▸ **EXERCISE**: All entries are to be transcribed exactly. Pictures are not part of the copy.

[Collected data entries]
#####
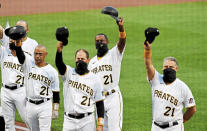 Pittsburgh Pirates players and coaches lift their caps at the end of the national anthem on Roberto Clemente Day before a baseball game against the Chicago White Sox, Wednesday, Sept. 9, 2020, in Pittsburgh. (Matt Freed/Pittsburgh Post-Gazette via AP)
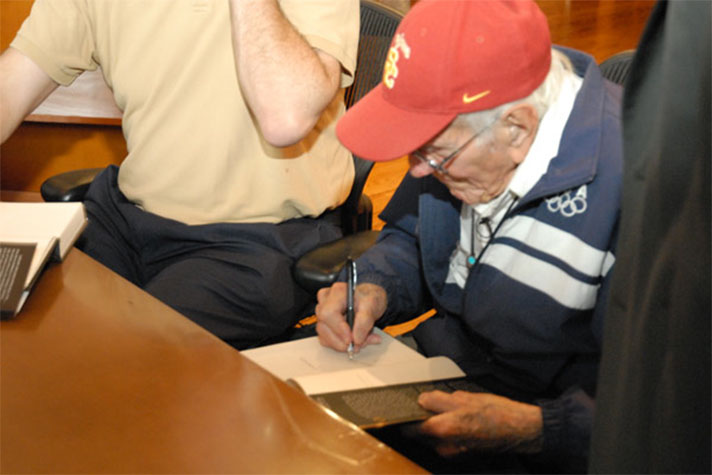 Louis Zamperini signs books at the Billy Graham Library in June of 2011.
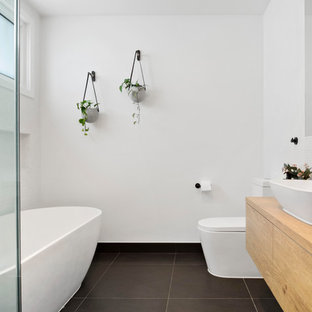 Photo of a contemporary master bathroom in Melbourne with black cabinets, a freestanding tub, white tile, white walls, a vessel sink, wood benchtops, black floor, a hinged shower door and brown benchtops.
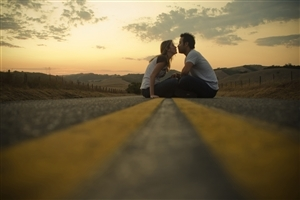 Cute Couple doing Romance on Road Wallpaper
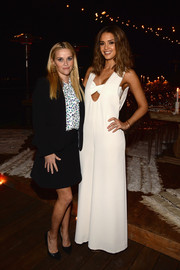 Jessica Alba got into a '70s mood in a super-flared white jumpsuit for the launch of the #letsbehonest campaign.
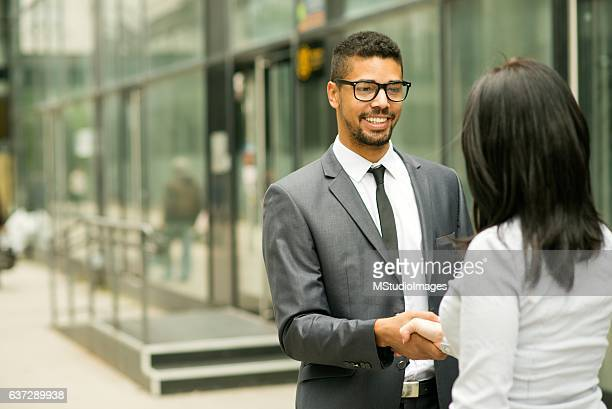Two business people having a handshake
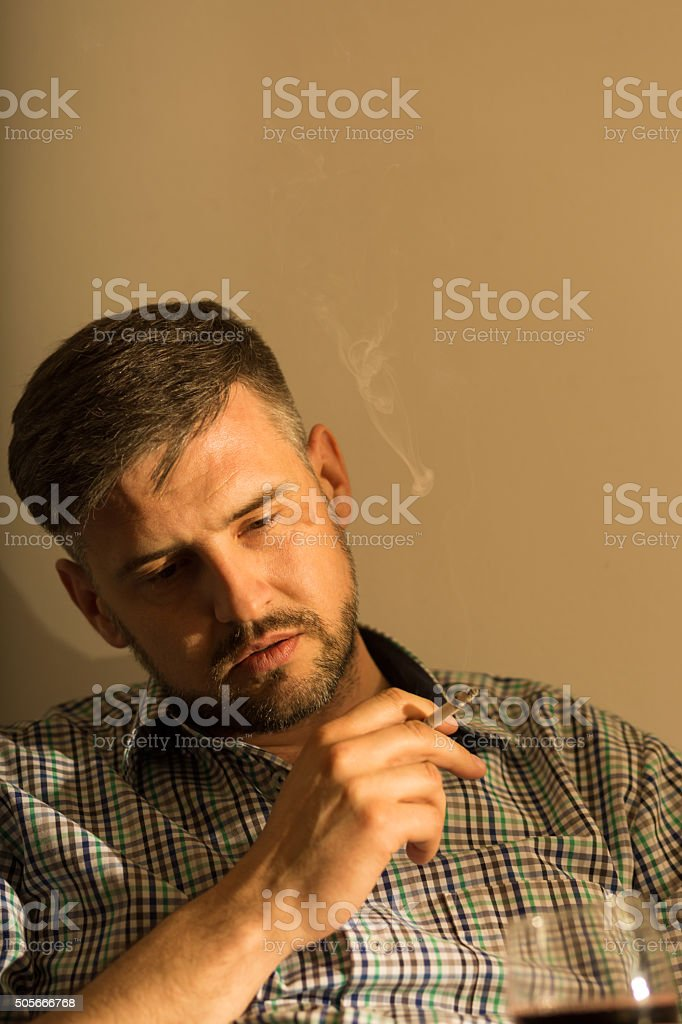 Drunk businessman smoking a cigarette stock photo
#####
▸ **SOLUTION FOR THIS PROBLEM**:
 Pittsburgh Pirates players and coaches lift their caps at the end of the national anthem on Roberto Clemente Day before a baseball game against the Chicago White Sox, Wednesday, Sept. 9, 2020, in Pittsburgh. (Matt Freed/Pittsburgh Post-Gazette via AP)
 Louis Zamperini signs books at the Billy Graham Library in June of 2011.
 Photo of a contemporary master bathroom in Melbourne with black cabinets, a freestanding tub, white tile, white walls, a vessel sink, wood benchtops, black floor, a hinged shower door and brown benchtops.
 Cute Couple doing Romance on Road Wallpaper
 Jessica Alba got into a '70s mood in a super-flared white jumpsuit for the launch of the #letsbehonest campaign.
Two business people having a handshake
 Drunk businessman smoking a cigarette stock photo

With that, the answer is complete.